6°/ qu'en cas d'insuffisance de la provision allouée, l'expert en fait rapport au juge qui peut ordonner la consignation d'une provision complémentaire à la charge de la partie qu'il détermine ; qu'à défaut de consignation dans le délai et selon les modalités fixés par le juge, et sauf prorogation de ce délai, l'expert dépose son rapport en l'état ; qu'il doit toutefois répondre aux dires dont il a été saisi avant l'expiration du délai pour consigner la provision complémentaire, et, à tout le moins, annexer ces dires à son rapport ; qu'à supposer qu'en rappelant que le rapport définitif avait été déposé en l'état faute de consignation complémentaire, la cour d'appel ait entendu justifier le fait que, dans ce rapport, l'expert n'avait pas répondu au dire de la société Voltaria qui lui avait été adressé le 3 décembre 2015 et ne l'avait pas non plus joint au rapport définitif, en statuant de la sorte, cependant que, dans son pré-rapport, l'expert avait accordé aux parties un délai expirant le 3 décembre 2015 pour déposer des dires, tandis que la consignation devait être complétée avant le 30 décembre 2015, la cour d'appel, qui a statué par un motif inopérant, a violé l'article 276 du code de procédure civile ;

7°/ qu'en cas d'insuffisance de la provision allouée, l'expert en fait rapport au juge qui peut ordonner la consignation d'une provision complémentaire à la charge de la partie qu'il détermine ; qu'à défaut de consignation dans le délai et selon les modalités fixés par le juge, et sauf prorogation de ce délai, l'expert dépose son rapport en l'état ; qu'à supposer qu'en rappelant que le rapport définitif avait été déposé en l'état faute de consignation complémentaire, la cour d'appel ait entendu justifier le fait que, dans son rapport, l'expert n'avait pas répondu au dire de la société Voltaria adressé le 3 décembre 2015 et ne l'avait pas non plus joint à ce rapport, en énonçant que la société Voltaria ne pouvait pas soutenir n'avoir pas été informée de son obligation de compléter la consignation avant le 30 décembre 2015, car l'ordonnance du 10 novembre 2015, qui mettait cette obligation à sa charge, avait été communiquée à son avocat, cependant qu'elle aurait dû aussi l'être à la société Voltaria, la cour d'appel a violé l'article 280 du code de procédure civile. »

Réponse de la Cour

5. L'inobservation des formalités prescrites par l'article 276 du code de procédure civile n'entraîne la nullité du rapport d'expertise qu'à charge pour la partie qui l'invoque de prouver le grief que lui cause cette irrégularité.

6. Devant la cour d'appel, la société Voltaria n'a pas soutenu que l'irrégularité tirée de l'absence de jonction de son dire du 3 décembre 2015 au rapport d'expertise et de l'absence de réponse de l'expert, dans sa note n° 2 accompagnant la transmission de son rapport, à l'ensemble des observations contenues dans ce dire lui avait causé un grief.

7. Le moyen est donc inopérant.

#####

### OBJECTIF DE L'EXERCICE
Poursuivez l'extrait consacré au rapport d'expertise contesté par la société Voltaria, en reprenant après sa dernière phrase.

### DONNÉES PRÉSENTÉES
#####

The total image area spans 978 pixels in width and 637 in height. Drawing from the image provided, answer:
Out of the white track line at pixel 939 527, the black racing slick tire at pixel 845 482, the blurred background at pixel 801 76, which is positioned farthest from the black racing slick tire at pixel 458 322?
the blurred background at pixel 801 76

#####

### RÉPONSE RÉDIGÉE
Sur le second moyen

Enoncé du moyen

8. La société Voltaria fait grief à l'arrêt de la condamner à payer une somme à M. M... au titre du compte entre les parties, alors :

« 1°/ que sur les prestations facturées au titre de la réalisation du câble d'alimentation et du raccordement au fournisseur d'électricité, en énonçant que ces prestations avaient été facturées deux fois par la société Voltaria alors que "l'expert met[tait] en évidence une erreur de conception et de réalisation dans cette façon de procéder et ret[enai]t qu'une seule prestation [étai] à facturer", cependant que l'expert, dans sa note n° 2 accompagnant le rapport, n'avait pas répondu au moyen soulevé, plan et photographie à l'appui, dans le dire du 3 décembre 2015, selon lequel la société Voltaria avait été contrainte, pour pallier la carence de l'entreprise chargée du gros-oeuvre, de réaliser une prestation supplémentaire, non prévue au contrat, consistant, d'une part, à tirer un câble entre le coffret de chantier et le coffret de comptage pour permettre l'alimentation électrique de la maison, d'autre part, à insérer ce câble dans une colonne, pour le protéger, la cour d'appel, saisie de ce moyen, et qui, pour y répondre ne pouvait se référer uniquement aux conclusions de l'expert, puisque celui-ci n'y avait pas répondu, a violé l'article 455 du code de procédure civile ;

2°/ qu'en énonçant qu'il était "constant" que "le déplacement de la cloison du cellier, effectivement demandé par M. M..., n'a[vait] pas entraîné une modification du passage des gaines et n'avait en conséquence pas donner lieu à facturation", cependant que la société Voltaria soutenait, au contraire et clairement, qu'il résultait de photographies et de plans modifiés, annotés par M. M... lui-même, et produits avec le dire et les conclusions, que des modifications avaient été apportées dans le passage des gaines, la cour d'appel a méconnu les termes du litige, partant a violé l'article 4 du code de procédure civile ;

3°/ qu'en reprenant les conclusions de l'expert, pour affirmer qu'il était "constant" que "le déplacement de la cloison du cellier, effectivement demandé par M. M..., n'a[vait] pas entraîné une modification du passage des gaines et n'avait en conséquence pas donner lieu à facturation", sans répondre au moyen soulevé par la société Voltaria dans son dire du 3 décembre 2015, repris dans ses conclusions et auquel l'expert n'avait pas répondu dans sa note n° 2, selon lequel il résultait de photographies et de plans modifiés, annotés par M. M... lui-même, et produits avec le dire et les conclusions, que des modifications avaient été apportées dans le passage des gaines, ce qui justifiait la facturation d'un supplément, la cour d'appel a violé l'article 455 du code de procédure civile ;

4°/ qu'en ne répondant pas au moyen soulevé par la société Voltaria dans son dire du 3 décembre 2015, repris dans ses conclusions et dont l'expert n'avait rien dit dans sa note n° 2, selon lequel c'est à tort que, pour le calcul des moins-values, l'expert avait retenu les prix unitaires du matériel employé par la société [...],au lieu de retenir les prix unitaires, moins élevés, correspondant au matériel utilisé par la société Voltaria, la cour d'appel a violé l'article 455 du code de procédure civile. »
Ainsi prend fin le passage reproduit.